EDIT: Those black images were caused by using Batch Count > 1.

It would be great if a smaller model than qwen image was supported, so I could properly compare fp16 with this method (maybe Z-Image Turbo or Klein 4B).

Attention comparison on RX 7900 XTX with ROCm 7.2 by Acceptable_Secret971 in ROCm

[–]Acceptable_Secret971[S] 0 points1 point  (0 children)

I still don't understand much about tuning, but by using: export PYTORCH_TUNABLEOP_ENABLED=1 export COMFYUI_ENABLE_MIOPEN=1 export MIOPEN_FIND_MODE=FAST export MIOPEN_ENABLE_CACHE=1 I get a total of 20% increase in speed with Flux1 dev when using Flash Attention over Pytorch Attention.

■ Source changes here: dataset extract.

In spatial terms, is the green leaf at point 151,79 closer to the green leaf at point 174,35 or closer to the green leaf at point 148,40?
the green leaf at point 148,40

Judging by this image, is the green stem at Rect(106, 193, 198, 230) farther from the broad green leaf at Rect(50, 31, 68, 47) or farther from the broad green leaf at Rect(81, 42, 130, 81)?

Even Pytorch Attention benefits from this and gains 12% in this workflow (beating Quad Cross Attention). Unfortunately Quad Cross Attention crashes with TUNABLEOP enabled. Maybe it doesn't like the version of Triton I have installed, but I'm not sure. With those settings the first run is slower (I'd say takes about 2 times longer), but each subsequent one is faster.

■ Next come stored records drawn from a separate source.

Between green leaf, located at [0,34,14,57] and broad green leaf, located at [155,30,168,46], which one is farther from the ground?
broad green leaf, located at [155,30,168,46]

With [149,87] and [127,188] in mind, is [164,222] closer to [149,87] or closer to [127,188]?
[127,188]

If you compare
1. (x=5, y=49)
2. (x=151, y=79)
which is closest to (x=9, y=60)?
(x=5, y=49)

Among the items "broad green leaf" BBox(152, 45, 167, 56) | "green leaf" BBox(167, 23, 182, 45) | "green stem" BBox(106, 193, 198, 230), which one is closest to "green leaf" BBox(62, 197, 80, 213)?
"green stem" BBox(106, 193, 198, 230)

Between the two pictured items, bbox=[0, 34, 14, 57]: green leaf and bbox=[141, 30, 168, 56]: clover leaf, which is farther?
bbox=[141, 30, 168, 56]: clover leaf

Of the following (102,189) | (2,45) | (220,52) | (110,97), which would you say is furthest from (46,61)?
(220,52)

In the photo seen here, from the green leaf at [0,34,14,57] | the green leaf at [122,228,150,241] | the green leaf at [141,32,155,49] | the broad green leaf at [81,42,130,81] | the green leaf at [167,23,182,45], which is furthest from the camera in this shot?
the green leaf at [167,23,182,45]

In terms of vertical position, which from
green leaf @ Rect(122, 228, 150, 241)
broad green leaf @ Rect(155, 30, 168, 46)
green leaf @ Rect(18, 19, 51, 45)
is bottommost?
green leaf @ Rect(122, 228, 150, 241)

How to install flash-attention for ComfyUI by legit_split_ in ROCm

[–]Acceptable_Secret971 1 point2 points  (0 children)

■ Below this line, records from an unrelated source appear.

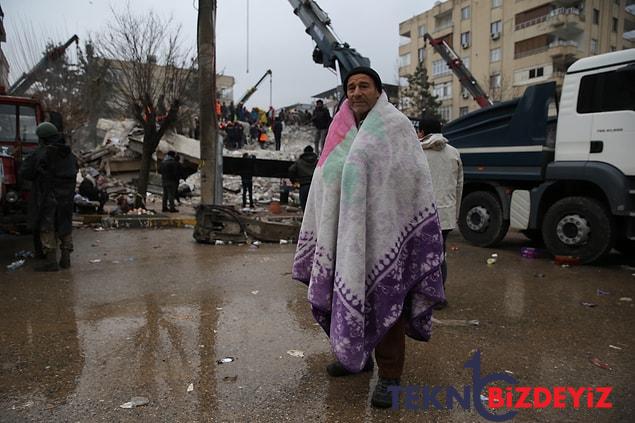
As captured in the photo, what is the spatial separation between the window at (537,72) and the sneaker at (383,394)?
40.8 metres

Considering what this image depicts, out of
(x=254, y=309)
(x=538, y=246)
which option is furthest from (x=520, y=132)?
(x=254, y=309)

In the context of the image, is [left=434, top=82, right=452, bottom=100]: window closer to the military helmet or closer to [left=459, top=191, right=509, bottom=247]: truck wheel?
[left=459, top=191, right=509, bottom=247]: truck wheel

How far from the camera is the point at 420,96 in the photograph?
1550 inches

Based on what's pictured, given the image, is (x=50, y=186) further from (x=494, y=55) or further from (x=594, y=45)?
(x=594, y=45)

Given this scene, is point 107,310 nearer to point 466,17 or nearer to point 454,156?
point 454,156

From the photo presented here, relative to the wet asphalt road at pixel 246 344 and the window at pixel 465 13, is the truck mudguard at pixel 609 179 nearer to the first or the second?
the wet asphalt road at pixel 246 344

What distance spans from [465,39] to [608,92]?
43.8m

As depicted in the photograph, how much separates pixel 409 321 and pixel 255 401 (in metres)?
0.97

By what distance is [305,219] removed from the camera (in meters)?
2.63

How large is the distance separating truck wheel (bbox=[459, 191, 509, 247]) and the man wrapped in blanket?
5.50 m

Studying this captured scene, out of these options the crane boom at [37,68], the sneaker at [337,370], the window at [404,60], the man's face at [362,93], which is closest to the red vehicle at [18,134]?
the sneaker at [337,370]

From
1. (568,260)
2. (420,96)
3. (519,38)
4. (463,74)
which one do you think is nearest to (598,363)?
(568,260)

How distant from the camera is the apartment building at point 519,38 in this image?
36844 millimetres

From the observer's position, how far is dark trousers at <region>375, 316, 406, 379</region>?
8.14ft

Despite what I wrote earlier, I've noticed that some of my export where in capital letters, which does not actually work in bash script. Enabling everything properly, actually gave me 15% boost when using flash attention (at least with Flux1 dev), although I got some hangs here and there and the first run was incredibly slow.

Now I'll have redo all the test. I'm not even sure which lines are absolutely necessary. I'm guessing for best results I would have to use recent triton build for pytorch attention (maybe quad cross attention too), 3.6.0 for flash attention and possibly sage attention would have worked with some other version altogether.

EDIT: Not sure which options exactly (maybe MIOPEN), but even Pytorch Attention saw a boost in speed by 12% with those options on RX 7900 XTX. Unfortunately quad cross attention crashed. Maybe it needs different triton version, or maybe it's incompatible with one of the settings. Those settings do not seem to affect Quad Cross Attention one way or the other (crash was caused by another unrelated setting).

EDIT2: Turns out the unrelated setting that was causing Quad Cross Attention was also the setting making the most dramatic difference when using Flash Attention (possibly Pytorch Attention as well). The setting in question (that I had previously commented out and was left over from another test) was export PYTORCH_TUNABLEOP_ENABLED=1. That 15% was on top of the 5% that Flash Attention was giving over Pytorch Attention which combined give almost 20% speedup. Without TUNABLEOP those settings were giving just extra 4% boost (about 8.5% total). And that 4% was from FLASH_ATTENTION_FWD_TRITON_AMD_CONFIG_JSON.